Tarinda Ratwatte
- Born: 12 December 1995 (age 30)
- School: Trinity College, Kandy
- University: University of London Sri Lanka Law College
- Occupation: Attorney-at-law

Rugby union career
- Position: fly-half
- Current team: Kandy Sports Club

Senior career
- Years: Team / Apps / (Points)
- 2014-2018: Ceylonese RFC
- 2019-present: Kandy SC

International career
- Years: Team / Apps / (Points)
- Sri Lanka

National sevens team
- Years: Team /  / Comps
- Sri Lanka

= Tharinda Ratwatte =

Sri Lankan rugby sevens player (born 1995)

Ashan Tarinda Ratwatte (born 12 December 1995), commonly known as Tari, is a Sri Lankan rugby union and sevens player. He plays as a fly-half for Kandy Sports Club and the Sri Lanka national rugby team. Ratwatte is the son of former rugby player Ashan Ratwatte, who played for both Kandy SC and Ceylonese Rugby & Football Club.

== Early life and education ==
Ratwatte was born in 1995 to Ashan Ratwatte, a well-known rugby player who represented Kandy Sports Club and Ceylonese Rugby & Football Club. His great-uncle, Anuruddha Ratwatte, was a former Sri Lankan Army General and Deputy Minister of Defense. His uncles, Lohan Ratwatte, a former State Minister, and Mahendra Ratwatte, a former Mayor of Kandy, are also notable figures in Sri Lankan politics.

He was educated at the British School in Kandy before enrolling at Trinity College Kandy in 2006. At Trinity, Ratwatte captained the school’s 2014 rugby team as fly-half. His achievements in rugby earned him the prestigious Trinity Lion for Rugby, and he was also awarded the Ryde Gold Medal for being the Best All-Round Boy. He served as Senior Prefect (Head Boy) in 2014.

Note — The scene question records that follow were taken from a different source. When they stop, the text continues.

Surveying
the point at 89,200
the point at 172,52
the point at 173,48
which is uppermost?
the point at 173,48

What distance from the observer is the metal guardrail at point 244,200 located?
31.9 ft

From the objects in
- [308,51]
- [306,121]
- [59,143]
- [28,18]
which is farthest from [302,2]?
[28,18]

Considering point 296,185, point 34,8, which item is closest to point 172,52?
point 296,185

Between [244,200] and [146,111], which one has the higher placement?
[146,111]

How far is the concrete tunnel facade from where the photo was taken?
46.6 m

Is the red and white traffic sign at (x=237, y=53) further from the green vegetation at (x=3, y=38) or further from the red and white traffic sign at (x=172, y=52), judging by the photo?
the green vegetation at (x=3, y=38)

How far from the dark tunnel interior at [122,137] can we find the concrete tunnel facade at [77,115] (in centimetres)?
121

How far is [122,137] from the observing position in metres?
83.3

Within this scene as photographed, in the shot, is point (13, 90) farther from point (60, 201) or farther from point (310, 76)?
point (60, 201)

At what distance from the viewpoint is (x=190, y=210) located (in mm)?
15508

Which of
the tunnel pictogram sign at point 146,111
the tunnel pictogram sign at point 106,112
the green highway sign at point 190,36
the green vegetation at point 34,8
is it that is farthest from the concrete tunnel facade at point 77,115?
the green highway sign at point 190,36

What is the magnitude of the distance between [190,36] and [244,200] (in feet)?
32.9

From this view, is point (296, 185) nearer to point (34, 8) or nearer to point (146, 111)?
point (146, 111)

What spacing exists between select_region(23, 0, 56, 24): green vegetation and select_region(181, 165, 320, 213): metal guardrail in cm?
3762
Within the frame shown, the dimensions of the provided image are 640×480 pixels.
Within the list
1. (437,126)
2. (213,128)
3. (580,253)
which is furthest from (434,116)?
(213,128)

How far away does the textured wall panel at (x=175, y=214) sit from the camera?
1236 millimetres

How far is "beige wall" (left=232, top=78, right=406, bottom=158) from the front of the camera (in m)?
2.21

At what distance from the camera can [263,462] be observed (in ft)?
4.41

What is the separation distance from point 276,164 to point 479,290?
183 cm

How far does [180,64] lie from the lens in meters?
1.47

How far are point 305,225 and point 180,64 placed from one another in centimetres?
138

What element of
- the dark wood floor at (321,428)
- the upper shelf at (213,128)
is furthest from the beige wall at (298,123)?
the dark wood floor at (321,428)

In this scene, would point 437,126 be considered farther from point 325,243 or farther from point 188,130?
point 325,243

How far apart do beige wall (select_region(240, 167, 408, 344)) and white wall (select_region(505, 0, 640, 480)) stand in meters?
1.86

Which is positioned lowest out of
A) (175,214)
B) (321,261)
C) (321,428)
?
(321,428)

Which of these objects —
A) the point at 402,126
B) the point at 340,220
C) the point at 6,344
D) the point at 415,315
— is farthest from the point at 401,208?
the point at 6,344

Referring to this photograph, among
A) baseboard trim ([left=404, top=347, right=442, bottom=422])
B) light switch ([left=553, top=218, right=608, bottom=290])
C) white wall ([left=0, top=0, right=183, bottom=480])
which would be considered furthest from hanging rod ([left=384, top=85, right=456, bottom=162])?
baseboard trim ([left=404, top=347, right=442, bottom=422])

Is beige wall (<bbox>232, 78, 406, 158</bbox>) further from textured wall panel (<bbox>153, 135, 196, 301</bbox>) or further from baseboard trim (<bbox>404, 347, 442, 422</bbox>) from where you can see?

Ratwatte went on to study law at the University of London and completed his legal training at the Sri Lanka Law College. He is currently an attorney-at-law.

== Career ==
Ratwatte captained Trinity College rugby team in 2014. Soon after schooling, he joined Ceylonese Rugby & Football Club. In 2014, he was appointed as the captain of the Sri Lankan Youth rugby team for the Junior World Rugby Tournament (JWRT) – Asian edition.

He was named in Sri Lankan men's rugby sevens squads for both the 2018 Commonwealth Games and 2018 Asian Games. Sri Lanka would eventually finish at fourth position in men's rugby sevens tournament during the 2018 Asian Games thereby narrowly missing out on a bronze medal after going down 36-14 to South Korea in bronze medal 3rd place match while Sri Lanka finished at fifteenth position in men's rugby sevens tournament at the 2018 Commonwealth Games.

Ratwatte joined Kandy SC in 2019 after playing for Ceylonese Rugby and Football Club for four years. He was the top points scorer in the Dialog Rugby League 2019/20 with 123 points including 3 tries and 42 conversion points.

He was included in 110 member Sri Lankan contingent for the 2022 Commonwealth Games. He scored a try against New Zealand during the opening game of the 2022 Commonwealth Games men's rugby tournament. It was the first try to be scored by Sri Lanka against New Zealand in rugby sevens at Commonwealth Games and Ashan also became only the second Sri Lankan after Sudath Sampath to score a try against New Zealand in any forms of rugby.

== Arrest ==
In June 2020, Ratwatte was arrested and remanded in connection with a road accident that resulted in the death of a police officer attached to the State Intelligence Service (SIS). The accident occurred on the night of June 11, 2020, near the Thumulla junction, when the Defender he was traveling in collided with a motorcycle carrying two SIS officers.

The deceased officer was identified as 22-year-old PC Sithum Alahapperuma, who, along with the other injured officer, had recently foiled a robbery at the National Hospital. Hospital sources reported that the other officer suffered serious injuries to his legs.

Following the accident, a police investigation found that Ratwatte, who was 24 years old at the time, was intoxicated beyond the legal limit. He was subsequently arrested and remanded. When the case was taken up in Colombo, Ratwatte was not presented in court. Instead, he was reportedly warded at Dumbara Hospital under the protection of prison officials. The court ordered him to be presented at a later date and extended his remand until June 19.